= Terrarium (novel) =

1985 novel by Scott Russell Sanders

Terrarium is a 1985 science fiction novel by American writer and essayist Scott Russell Sanders, published by Tor.

==Plot summary==

In the late 21st century, humans have been forcibly moved into an enclosed network of domed cities connected by travel tubes known as 'The Human System'. The outside world was left because of extreme pollution, and the cities rely on harvesting the seas. Inside these cities, (called the "Enclosure") taboos extend so far as to make uncovered legs and unpainted faces a horrific sin. Due to likely ongoing large scale social engineering there are 12 stages for mating but most women have their reproductive organs removed or are used as breeders starting at the age of 13.

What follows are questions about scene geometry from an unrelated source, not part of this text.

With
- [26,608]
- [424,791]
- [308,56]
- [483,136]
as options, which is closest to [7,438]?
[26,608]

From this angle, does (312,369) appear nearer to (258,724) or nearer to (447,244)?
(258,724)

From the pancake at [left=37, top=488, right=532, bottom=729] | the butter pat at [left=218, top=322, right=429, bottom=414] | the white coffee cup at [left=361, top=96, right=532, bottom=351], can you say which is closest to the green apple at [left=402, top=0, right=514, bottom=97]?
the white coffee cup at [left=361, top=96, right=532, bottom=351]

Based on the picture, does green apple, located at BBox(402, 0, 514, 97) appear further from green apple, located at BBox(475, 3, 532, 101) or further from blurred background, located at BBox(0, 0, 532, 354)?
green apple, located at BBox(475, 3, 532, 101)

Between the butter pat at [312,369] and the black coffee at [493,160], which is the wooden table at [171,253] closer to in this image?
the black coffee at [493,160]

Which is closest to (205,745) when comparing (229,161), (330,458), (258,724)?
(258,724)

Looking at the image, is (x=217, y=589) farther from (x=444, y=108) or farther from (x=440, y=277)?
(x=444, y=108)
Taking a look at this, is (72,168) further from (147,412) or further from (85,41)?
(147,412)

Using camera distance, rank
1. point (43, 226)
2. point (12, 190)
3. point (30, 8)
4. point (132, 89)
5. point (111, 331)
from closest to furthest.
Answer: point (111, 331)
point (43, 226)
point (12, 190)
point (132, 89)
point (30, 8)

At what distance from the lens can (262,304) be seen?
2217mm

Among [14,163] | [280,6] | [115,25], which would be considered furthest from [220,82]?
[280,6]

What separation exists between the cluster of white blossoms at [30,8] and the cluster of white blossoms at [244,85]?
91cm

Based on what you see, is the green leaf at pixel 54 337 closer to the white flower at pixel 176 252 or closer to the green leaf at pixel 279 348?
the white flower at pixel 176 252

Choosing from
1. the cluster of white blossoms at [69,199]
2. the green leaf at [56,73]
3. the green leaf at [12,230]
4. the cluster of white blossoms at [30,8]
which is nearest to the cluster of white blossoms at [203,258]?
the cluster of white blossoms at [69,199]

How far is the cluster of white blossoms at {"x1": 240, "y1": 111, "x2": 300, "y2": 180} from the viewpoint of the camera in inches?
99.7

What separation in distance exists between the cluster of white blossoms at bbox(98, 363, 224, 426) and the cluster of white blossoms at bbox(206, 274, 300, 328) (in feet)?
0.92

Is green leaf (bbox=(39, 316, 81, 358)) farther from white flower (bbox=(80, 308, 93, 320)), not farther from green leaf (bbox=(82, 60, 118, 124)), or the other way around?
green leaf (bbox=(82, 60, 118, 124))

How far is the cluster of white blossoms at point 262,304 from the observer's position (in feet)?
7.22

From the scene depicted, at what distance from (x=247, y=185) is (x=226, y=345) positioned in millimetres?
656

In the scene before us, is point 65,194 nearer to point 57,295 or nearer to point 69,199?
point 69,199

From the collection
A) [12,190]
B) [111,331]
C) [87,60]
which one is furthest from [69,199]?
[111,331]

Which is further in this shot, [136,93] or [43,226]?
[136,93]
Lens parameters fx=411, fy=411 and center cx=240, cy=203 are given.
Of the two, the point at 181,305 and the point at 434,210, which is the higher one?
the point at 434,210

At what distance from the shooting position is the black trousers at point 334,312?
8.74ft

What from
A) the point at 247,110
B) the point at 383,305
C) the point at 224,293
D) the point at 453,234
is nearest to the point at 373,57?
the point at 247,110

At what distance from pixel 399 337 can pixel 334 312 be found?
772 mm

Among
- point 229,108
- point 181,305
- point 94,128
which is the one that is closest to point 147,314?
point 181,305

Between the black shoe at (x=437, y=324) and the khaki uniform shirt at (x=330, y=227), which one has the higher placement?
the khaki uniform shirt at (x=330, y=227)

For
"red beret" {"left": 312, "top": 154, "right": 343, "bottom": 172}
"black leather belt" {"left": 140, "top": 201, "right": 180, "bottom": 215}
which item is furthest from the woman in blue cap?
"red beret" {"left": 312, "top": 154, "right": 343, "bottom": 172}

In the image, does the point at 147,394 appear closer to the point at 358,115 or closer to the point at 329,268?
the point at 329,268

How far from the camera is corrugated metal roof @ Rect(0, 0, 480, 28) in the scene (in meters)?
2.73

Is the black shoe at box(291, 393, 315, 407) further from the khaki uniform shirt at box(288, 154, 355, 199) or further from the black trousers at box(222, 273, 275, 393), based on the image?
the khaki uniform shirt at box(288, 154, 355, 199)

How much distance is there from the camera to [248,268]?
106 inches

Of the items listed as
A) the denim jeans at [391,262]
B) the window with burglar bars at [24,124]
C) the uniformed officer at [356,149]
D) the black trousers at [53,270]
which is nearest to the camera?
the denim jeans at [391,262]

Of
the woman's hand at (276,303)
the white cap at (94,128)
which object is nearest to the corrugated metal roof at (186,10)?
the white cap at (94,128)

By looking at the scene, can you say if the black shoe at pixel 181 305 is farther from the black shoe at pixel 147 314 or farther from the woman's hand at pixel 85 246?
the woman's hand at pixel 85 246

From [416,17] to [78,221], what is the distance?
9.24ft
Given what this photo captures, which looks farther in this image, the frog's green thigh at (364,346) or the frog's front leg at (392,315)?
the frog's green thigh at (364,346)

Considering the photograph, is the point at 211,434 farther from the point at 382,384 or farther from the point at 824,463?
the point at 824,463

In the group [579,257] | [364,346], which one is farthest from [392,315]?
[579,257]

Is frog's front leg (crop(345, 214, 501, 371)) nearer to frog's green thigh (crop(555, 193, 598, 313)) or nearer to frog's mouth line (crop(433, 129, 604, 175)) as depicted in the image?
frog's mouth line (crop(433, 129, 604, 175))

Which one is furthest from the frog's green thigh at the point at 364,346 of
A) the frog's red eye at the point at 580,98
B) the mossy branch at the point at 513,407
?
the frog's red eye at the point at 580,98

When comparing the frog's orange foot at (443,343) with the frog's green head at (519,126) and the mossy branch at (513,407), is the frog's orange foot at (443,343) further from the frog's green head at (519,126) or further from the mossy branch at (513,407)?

Fear of the outside is extreme, another aspect of the social engineering that was incorporated into The Human System. Hence it is called the "wilder" and people who enter these lands legally on maintenance work are called wildergoers. Exiting The Human System without permission is illegal and might result in execution.

The book focuses on a man named Phoenix and a Wildergoer called Teeg Passio, daughter of a renowned deconstructor of the original Earth cities whose pieces and materials were used to create the Enclosure. The book details how they and a group of others escape out into the wilds and find an outside world they didn't expect.